SJW: Someone who has run out of real oppression, and has to fake it.
The US is not dirty in any sense of the way I understand 'dirty'
I live in a Manila high rise condo (Philippines), nice part of town, but I travel almost daily across the city. My usual journey leaves me thinking that most of those pictures look about as clean as the queens bathroom in comparison.
This country has some world class areas, stunning in fact, yet you take a peek over the fence line and you'll see shanties 5 stories high filling up absolutely every bit of space left vacant for more than a few minutes. (Outside of Manila is a different story, not clean, but not disgustingly dirty either, provincial cities are generally far better than Manila)

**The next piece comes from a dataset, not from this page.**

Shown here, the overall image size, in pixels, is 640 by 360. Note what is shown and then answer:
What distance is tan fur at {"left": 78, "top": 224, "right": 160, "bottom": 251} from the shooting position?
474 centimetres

The Philippines, definitely not as bad as parts of China, but really, the US is far from dirty. It shouldn't even be in the list.
Stick in Indonesia, Thailand, Vietnam, and a few others in the region and you'll have yourself a list of dirty, in every possible way :-)
I'm bookmarking that article and whipping it out everytime some blowhard complains about treehuggers. Hey, guess what, the treehuggers are the reason why there's only one US city on that list.
"If you impose a carbon tax , however, forcing companies that emit a lot of CO2 to pay for it, then that will make electricity generation from coal more expensive, and thus hopefully cause electric utility companies to build nuclear power plants, wind turbines, and solar panels, instead."
Please explain why you think the companies won't simply pass the cost on like they always do?
That is inevitably the problem with taxing producers, they simply raise their cost and the consumers get screwed. Do you really want to rely on your hope, and the possibility that eventually people will get pissed enough to force the energy producers into building more power plants/wind turbines/solar panels?
Taxing them isn't the answer, at least not for changing behavior.
And what do people complain about in these shit places? The environment? No! They complain about lack of money, about laws and other worthless shit.
Back few months ago, Bombay,India wanted to mandate *some* regulations that would require those shitty rickshaws to stop using kerosine mix crap for fuel. Never passed because of lobbying from the rickshaw drivers. I guess they don't give a shit if they die at 30 from lung cancer, but they do care if they have to pay *anything* to make their own environment cleaner.
This situation is the the everywhere. Kind of makes you think how shortsighted we think.